═════ Extract

|Town/Region||Catimbau National Park|
|Continent||Central and Latin America|
|Categories||Biodiversity, Forests, Plants|
|Date||30 Jul 2018|
There is an extremely relevant research agenda focused on understanding how climate change and human disturbances might affect biodiversity, ecosystem functioning, and human well-being. We found out this general question could be perfectly unraveled in the Brazilian Caatinga, a highly heterogeneous vegetation composed of dry forests and shrubs. Despite its wide range landscape and natural importance, Caatinga is frequently neglected either by conservation efforts or human assistance, retaining a high index of human poverty which leads people to strongly depend on natural resources. This dependence also generates a series of small but constant impacts on ecosystems, which is known as chronic anthropogenic disturbances, with some evidence of negative effects on biodiversity. Using a multifaceted framework, our goal is to understand until which point changes in precipitation and chronic anthropogenic disturbances can affect biodiversity, ecosystem multifunctionality, and biodiversity-mediated ecosystem services.

══════════
═════ Dataset records

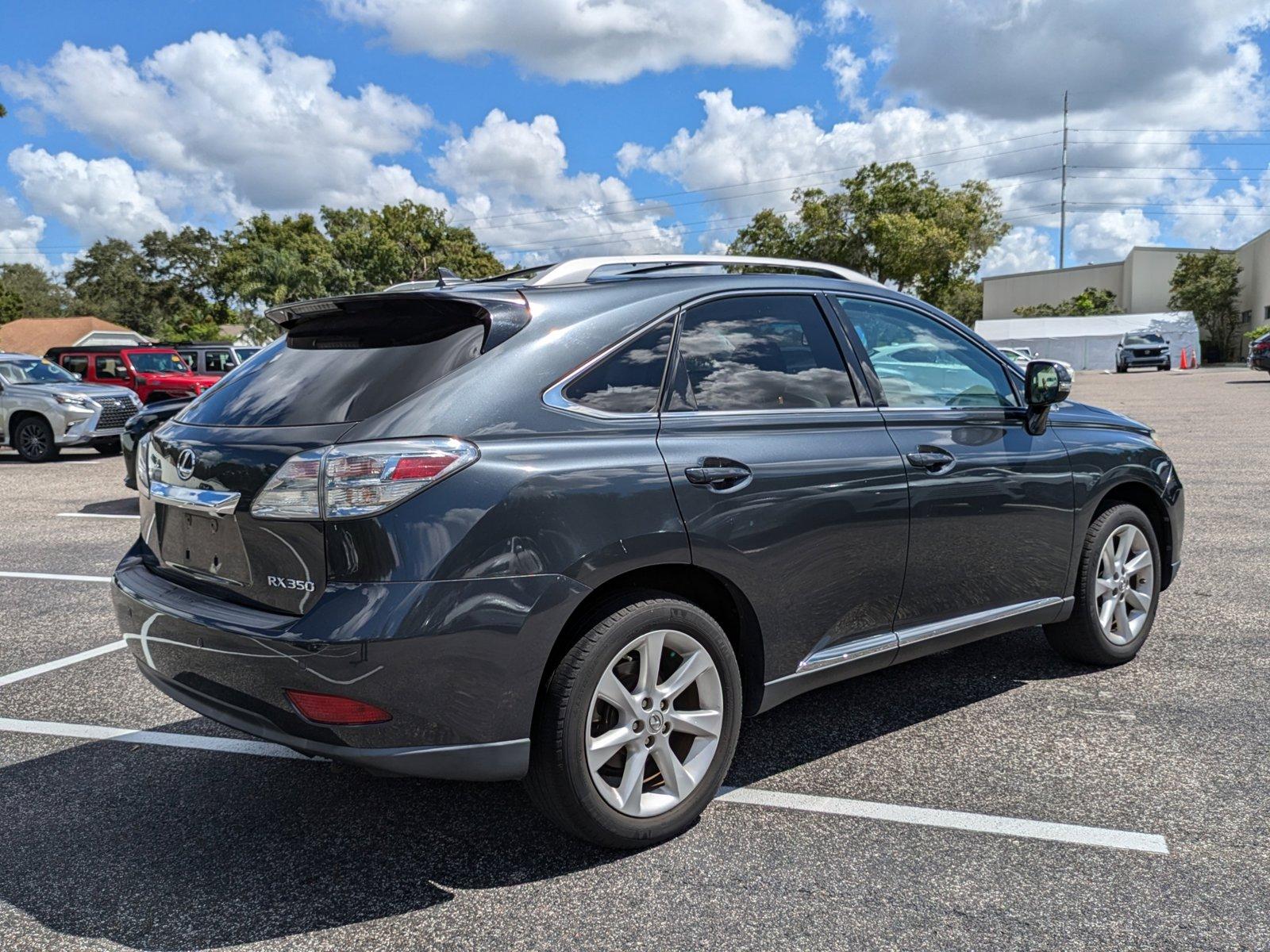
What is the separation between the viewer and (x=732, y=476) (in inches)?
131

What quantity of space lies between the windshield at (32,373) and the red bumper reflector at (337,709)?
55.8ft

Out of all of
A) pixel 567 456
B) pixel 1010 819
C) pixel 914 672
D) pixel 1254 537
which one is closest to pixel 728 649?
pixel 567 456

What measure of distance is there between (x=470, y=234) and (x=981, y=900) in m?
71.9

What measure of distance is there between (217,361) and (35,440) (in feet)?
20.4

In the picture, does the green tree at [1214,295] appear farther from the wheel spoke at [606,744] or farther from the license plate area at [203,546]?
the license plate area at [203,546]

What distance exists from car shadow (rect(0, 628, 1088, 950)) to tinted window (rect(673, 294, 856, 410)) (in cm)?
135

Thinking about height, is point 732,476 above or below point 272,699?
above

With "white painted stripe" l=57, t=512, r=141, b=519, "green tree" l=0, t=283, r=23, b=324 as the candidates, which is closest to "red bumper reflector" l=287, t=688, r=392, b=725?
"white painted stripe" l=57, t=512, r=141, b=519

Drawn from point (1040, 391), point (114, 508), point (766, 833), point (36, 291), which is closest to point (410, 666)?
point (766, 833)

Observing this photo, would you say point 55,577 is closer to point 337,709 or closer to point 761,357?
point 337,709

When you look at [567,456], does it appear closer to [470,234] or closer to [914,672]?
[914,672]

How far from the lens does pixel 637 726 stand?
318cm

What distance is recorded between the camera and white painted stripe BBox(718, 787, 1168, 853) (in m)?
3.26

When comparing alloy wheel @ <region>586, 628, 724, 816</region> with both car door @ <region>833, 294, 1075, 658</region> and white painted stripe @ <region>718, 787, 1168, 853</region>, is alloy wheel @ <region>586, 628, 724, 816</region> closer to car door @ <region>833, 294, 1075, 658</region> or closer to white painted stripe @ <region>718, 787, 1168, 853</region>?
white painted stripe @ <region>718, 787, 1168, 853</region>
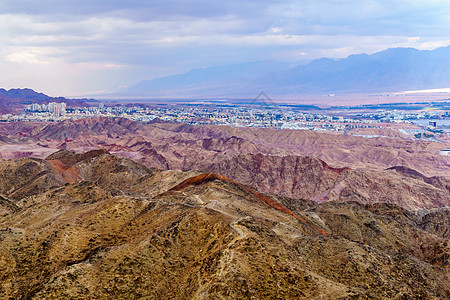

══════════

● **Exercises**
**A.** Condense the paragraph of the Caatinga project description that begins "There is an extremely relevant research agenda" into a short bulleted list that keeps its main facts.
**B.** Answer these questions from the Caatinga project description:
(i) What place is listed under Town/Region?
(ii) What date does it carry?
(iii) What name is given to the small but constant impacts on ecosystems?
These records were taken from a different source.

● **Solutions to the tasks**
**A.**
- A key research agenda asks how climate change and human disturbances might affect biodiversity, ecosystem functioning, and human well-being.
- The Brazilian Caatinga, a highly heterogeneous vegetation of dry forests and shrubs, is well suited to this question.
- Caatinga is often neglected by conservation efforts and human assistance. Its high poverty makes people strongly dependent on natural resources.
- This dependence causes small but constant impacts called chronic anthropogenic disturbances, with some evidence of negative effects on biodiversity.
- Using a multifaceted framework, the goal is to determine how far changes in precipitation and chronic anthropogenic disturbances can affect biodiversity, ecosystem multifunctionality, and biodiversity-mediated ecosystem services.

**B.**
(i) Catimbau National Park
(ii) 30 Jul 2018
(iii) Chronic anthropogenic disturbances